SOURCE TEXT:
Chetram Jatav (Aged 30) was a participant in the Indian Rebellion of 1857, known as a freedom fighter. He joined the mutiny on May 26, 1857, in the Soro region of Eta district, North-Western Provinces (now Uttar Pradesh) and was tied to a tree and shot.

According to legend, Maharaja Patiala saw a man carrying a lion on his back. The man claimed to have killed the lion without a weapon. Impressed, the king asked him to join his army. The man’s name was Cheta Ram Jatav. Cheta Ram fought the British and, seeing them harassing the people, fought against them. The British captured him and tied him to a tree.

Jatav, along with others who died during the 1857 rebellion, has been adopted by the Bahujan Samaj Party as an icon of Dalit heroism. According to Tiwari, BSP, which is trying to mobilize grassroots Dalits, has the support of Dalit intellectuals. They use local heroes, histories, myths, and legends found in the oral history of the regions of Uttar Pradesh centering around the 1857 rebellion as a resource.

STORED DATA:
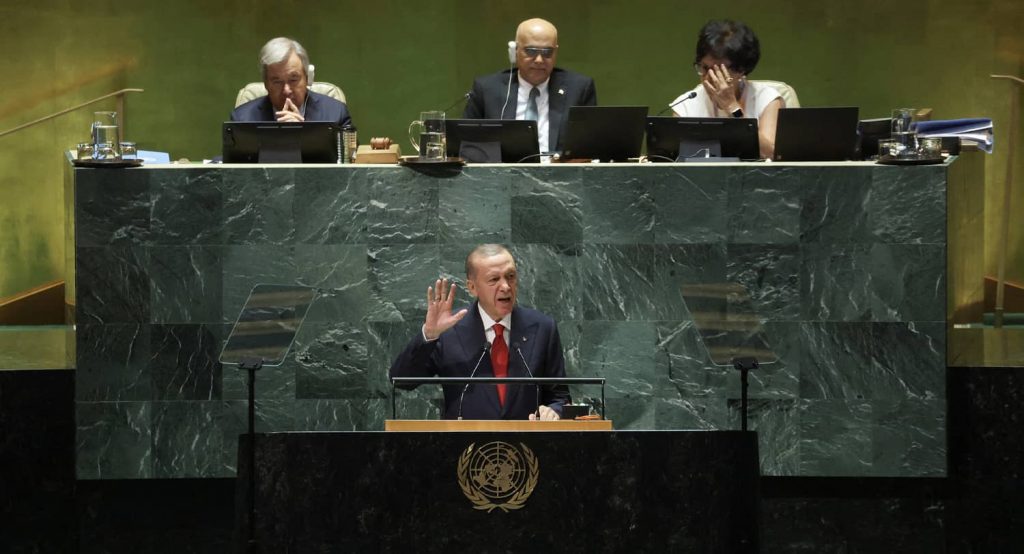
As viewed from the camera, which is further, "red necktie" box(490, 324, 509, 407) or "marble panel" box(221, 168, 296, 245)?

* * *

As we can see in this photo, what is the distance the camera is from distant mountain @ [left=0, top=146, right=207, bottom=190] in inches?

JOBS:
A. Reproduce the passage on Chetram Jatav between "Chetram Jatav (Aged" and "him to a tree.", inclusive.
B. Write the next part of the passage on Chetram Jatav, picking up after its final sentence.

RESULTS FOR THE EXERCISE:
A.
Chetram Jatav (Aged 30) was a participant in the Indian Rebellion of 1857, known as a freedom fighter. He joined the mutiny on May 26, 1857, in the Soro region of Eta district, North-Western Provinces (now Uttar Pradesh) and was tied to a tree and shot.

According to legend, Maharaja Patiala saw a man carrying a lion on his back. The man claimed to have killed the lion without a weapon. Impressed, the king asked him to join his army. The man’s name was Cheta Ram Jatav. Cheta Ram fought the British and, seeing them harassing the people, fought against them. The British captured him and tied him to a tree.

B.
The party’s political strategy is to repeatedly tell and retell the stories of these heroes, build memorials, and organize celebrations around their stories to build a collective memory in the people’s mind. The stories are narrated in such a way that Dalits can imagine the story of the making of this nation in which they played a significant role.